ASSIGNED TASK | Leave the images out, and copy each of the records below exactly.

[Records from a data collection]
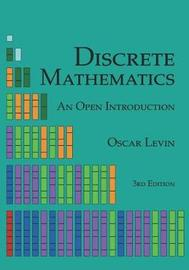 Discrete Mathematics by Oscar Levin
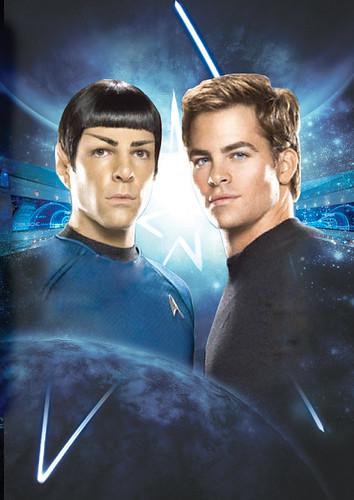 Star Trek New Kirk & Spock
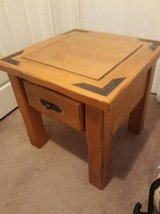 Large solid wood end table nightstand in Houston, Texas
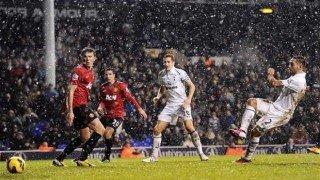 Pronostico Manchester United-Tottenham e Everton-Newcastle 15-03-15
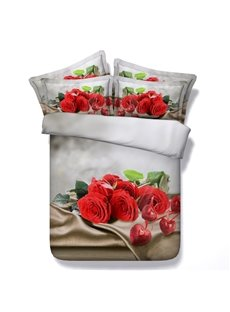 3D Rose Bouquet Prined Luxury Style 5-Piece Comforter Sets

SOLVED EXERCISE |
 Discrete Mathematics by Oscar Levin
 Star Trek New Kirk & Spock
 Large solid wood end table nightstand in Houston, Texas
 Pronostico Manchester United-Tottenham e Everton-Newcastle 15-03-15
 3D Rose Bouquet Prined Luxury Style 5-Piece Comforter Sets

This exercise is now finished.